The lighting is particularly suitable in a device for the optical test of banknotes used to check the Banknotes used a spectrometer, in particular a Fourier spectrometer. In this case, an optimal dynamic range with minimal electrical Performance for the lighting reached. With spectrally inhomogeneous light sources on the other hand, it can lead to an overload come in the range of the spectral maximum.

Claims (14)

Procedure for the optical test banknotes by means of at least one optical sensor and one Illumination characterized by selecting and overlaying more than three Light sources with different, limited spectra, so one of them resulting spectrum that forms lighting. A method according to claim 1, characterized in that the resulting Spectrum of lighting is spectrally homogeneous. A method according to claim 1 or 2, characterized in that the resulting spectrum of the lighting compensates for the spectral sensitivity of the sensor or sensors, whereby a spec tral homogeneous overall sensitivity. Method according to one of claims 1 to 3, characterized in that that this resulting spectrum of lighting the spectral properties the one to be checked Banknotes match. Method according to one of claims 1 to 4, characterized by setting the intensity at least one of the light sources.
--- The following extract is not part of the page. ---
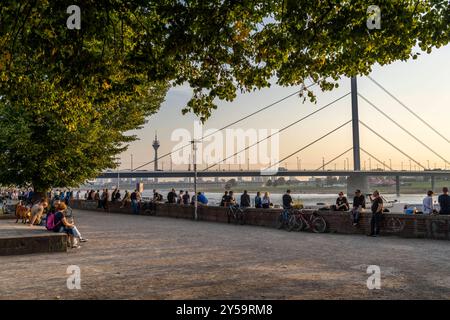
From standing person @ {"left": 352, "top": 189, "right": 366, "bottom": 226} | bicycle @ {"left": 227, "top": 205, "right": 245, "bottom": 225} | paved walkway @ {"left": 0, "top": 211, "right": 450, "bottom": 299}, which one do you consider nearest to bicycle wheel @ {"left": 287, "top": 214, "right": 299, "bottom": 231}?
standing person @ {"left": 352, "top": 189, "right": 366, "bottom": 226}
A method according to claim 5, characterized by defining the intensity shares at least one of the light sources in total intensity. Device for optically checking banknotes (BN) using at least one optical sensor ( 12 . 13 ) and lighting ( 1 ), for carrying out the method according to one of claims 1 to 5, characterized in that the lighting ( 1 ) is formed from more than three light sources (L1 to L10) with different, limited spectrum. Apparatus according to claim 7, characterized in that the light from the light sources (L1 to L10) by means of an optical conductor, a lens, a reflector or a scattering element ( 11 ) is superimposed. Device according to claim 7 or 8, characterized in that a control device ( 10 ) controls the intensities of the light sources (L1 to L10). Device according to one of claims 7 to 9, characterized in that that the Light sources (L1 to L10) are formed by light-emitting diodes. Device according to claims 9 and 10, characterized in that the control device ( 10 ) controls the intensity of the LEDs (L1 to L10) by specifying currents flowing through the LEDs. Device according to one of claims 7 to 11, characterized in that that the Lighting has other light sources, especially light bulbs or fluorescent tubes. Device according to one of claims 7 to 12, characterized in that that the Device forms a spectrometer. Device according to claim 13, characterized in that the spectrometer is a Fourier spectrometer.